Mahkemece, Dairemiz bozma ilamına uyularak tüm dosya kapsamına göre yapılan yargılama sonucunda, bozma sonrası aldırılan bilirkişi raporuna itibar edilerek, taraflar arasında yapılan "gelir koruma sigorta poliçesi" sözleşmesinin olduğu ve rizikonun sigorta teminatı süresi (28.03.2013-28.03.2014) içinde yani 31.10.2013 tarihinde meydana geldiği, sigorta sözleşmesi yapılırken sigortalı tarafından bilinen veya bilinmesi gereken nedenlere bağlı işsizlik halinin teminat kapsamı dışında kaldığının sigortalıya bildirildiği, ancak somut olayda, rizikonun teminat dışı bir olgudan kaynaklandığı iddiasının davalı sigorta şirketi tarafından ispat edilemediği, buna göre taraflar arasında akdedilen sözleşme (poliçe) kapsamında hüküm altına alınan "işsizlik teminatı"nın davacının işsiz kaldığı 31.10.2013 tarihinde başladığı ve ardışık olarak 6 ayında üzerinde yaklaşık 10 ay devam ettiği, bu arada İşkur"a işsiz olunduğuna dair iş arayan olarak kaydın yaptırıldığı, ödeme başvurusunun süresinde yapıldığı, taraflar arasında akdedilen sözleşmede (poliçede) "Sigortalıya, işsizliğin devam ettiği her bir tam ay için, önceden belirlenmiş teminatlar dahilinde (azami 6 aylık) toplam 4.500,00 TL" ödeneceği hükmünün yer aldığı, bu durumda sözleşmede belirlenen başvuru ve diğer şartları sağlaması nedeniyle davacının işsiz kaldığı 31.10.2013 tarihinden itibaren 6 aylık dönem için 4.500,00 TL işsizlik tazminatının talep edilebileceği gerekçesiyle, davanın kabulü ile Antalya 14. İcra Müdürlüğü"nün 2014/6256 esas sayılı dosyasına yönelik davalının itirazının iptali ile takibin bu miktar ve takip tarihinden itibaren işleyecek avans faizi üzerinden devamına, hüküm altına alınan asıl alacağın (4.500,00 TL ) %20"si oranında icra inkar tazminatının davalıdan alınarak davacıya verilmesine karar verilmiştir.
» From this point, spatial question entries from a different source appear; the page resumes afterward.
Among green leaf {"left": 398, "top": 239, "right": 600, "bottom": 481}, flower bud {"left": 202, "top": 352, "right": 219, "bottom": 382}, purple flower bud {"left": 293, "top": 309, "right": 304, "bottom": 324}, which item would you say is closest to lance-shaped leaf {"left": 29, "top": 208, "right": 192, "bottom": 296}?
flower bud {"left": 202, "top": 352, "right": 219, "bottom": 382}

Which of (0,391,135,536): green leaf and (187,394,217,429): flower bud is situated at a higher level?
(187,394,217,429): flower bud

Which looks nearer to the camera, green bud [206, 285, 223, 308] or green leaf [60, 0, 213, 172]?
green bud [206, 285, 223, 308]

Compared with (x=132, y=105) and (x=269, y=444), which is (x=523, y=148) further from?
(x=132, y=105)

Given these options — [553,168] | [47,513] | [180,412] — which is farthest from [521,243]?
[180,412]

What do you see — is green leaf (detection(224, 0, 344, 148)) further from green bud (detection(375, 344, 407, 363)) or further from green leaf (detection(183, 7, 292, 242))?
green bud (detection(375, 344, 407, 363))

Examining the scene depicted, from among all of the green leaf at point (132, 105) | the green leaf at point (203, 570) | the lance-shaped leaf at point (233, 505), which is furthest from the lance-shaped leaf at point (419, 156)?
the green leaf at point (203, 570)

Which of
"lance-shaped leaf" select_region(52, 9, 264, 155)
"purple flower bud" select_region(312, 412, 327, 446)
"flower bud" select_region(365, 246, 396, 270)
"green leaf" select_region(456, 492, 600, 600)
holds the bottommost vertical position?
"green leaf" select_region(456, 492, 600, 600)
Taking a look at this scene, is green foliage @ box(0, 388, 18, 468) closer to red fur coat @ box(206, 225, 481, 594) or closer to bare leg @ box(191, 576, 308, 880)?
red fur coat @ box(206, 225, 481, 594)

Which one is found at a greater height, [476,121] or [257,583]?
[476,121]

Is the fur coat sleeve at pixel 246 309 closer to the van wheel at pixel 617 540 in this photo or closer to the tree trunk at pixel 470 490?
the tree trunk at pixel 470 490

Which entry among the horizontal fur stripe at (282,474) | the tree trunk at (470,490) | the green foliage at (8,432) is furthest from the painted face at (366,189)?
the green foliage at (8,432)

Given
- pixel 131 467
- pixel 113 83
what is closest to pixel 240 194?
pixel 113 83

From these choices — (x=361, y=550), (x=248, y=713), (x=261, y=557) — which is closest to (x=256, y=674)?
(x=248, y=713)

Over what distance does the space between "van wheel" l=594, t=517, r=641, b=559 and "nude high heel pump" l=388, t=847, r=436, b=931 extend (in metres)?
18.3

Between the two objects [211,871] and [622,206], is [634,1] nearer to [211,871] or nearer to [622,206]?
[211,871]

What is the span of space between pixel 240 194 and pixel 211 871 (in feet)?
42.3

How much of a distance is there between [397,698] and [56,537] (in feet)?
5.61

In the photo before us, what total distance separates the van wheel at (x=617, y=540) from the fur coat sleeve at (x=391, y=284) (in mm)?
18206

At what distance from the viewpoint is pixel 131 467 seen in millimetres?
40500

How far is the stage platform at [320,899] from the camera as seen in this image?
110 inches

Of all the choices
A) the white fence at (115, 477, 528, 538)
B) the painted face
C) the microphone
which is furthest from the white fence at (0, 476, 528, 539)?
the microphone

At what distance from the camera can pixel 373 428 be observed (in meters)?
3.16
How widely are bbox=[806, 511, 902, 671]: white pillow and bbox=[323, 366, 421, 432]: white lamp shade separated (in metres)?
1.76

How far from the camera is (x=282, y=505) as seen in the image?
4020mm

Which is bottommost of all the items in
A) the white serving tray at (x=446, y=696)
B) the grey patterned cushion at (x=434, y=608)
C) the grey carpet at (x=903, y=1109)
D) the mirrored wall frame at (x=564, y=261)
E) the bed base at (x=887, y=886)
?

Karar, davalı vekili tarafından temyiz edilmiştir.
Dosyadaki yazılara, mahkemece uyulan bozma kararı gereğince hüküm verilmiş olmasına ve delillerin takdirinde bir isabetsizlik bulunmamasına göre, davalı vekilinin bütün temyiz itirazları yerinde değildir.
SONUÇ: Yukarıda açıklanan nedenlerden dolayı, davalı vekilinin bütün temyiz itirazlarının reddiyle usul ve kanuna uygun bulunan hükmün ONANMASINA, aşağıda yazılı bakiye 230,55 TL temyiz ilam harcının temyiz eden davalıdan alınmasına, 09.12.2020 tarihinde oybirliğiyle karar verildi.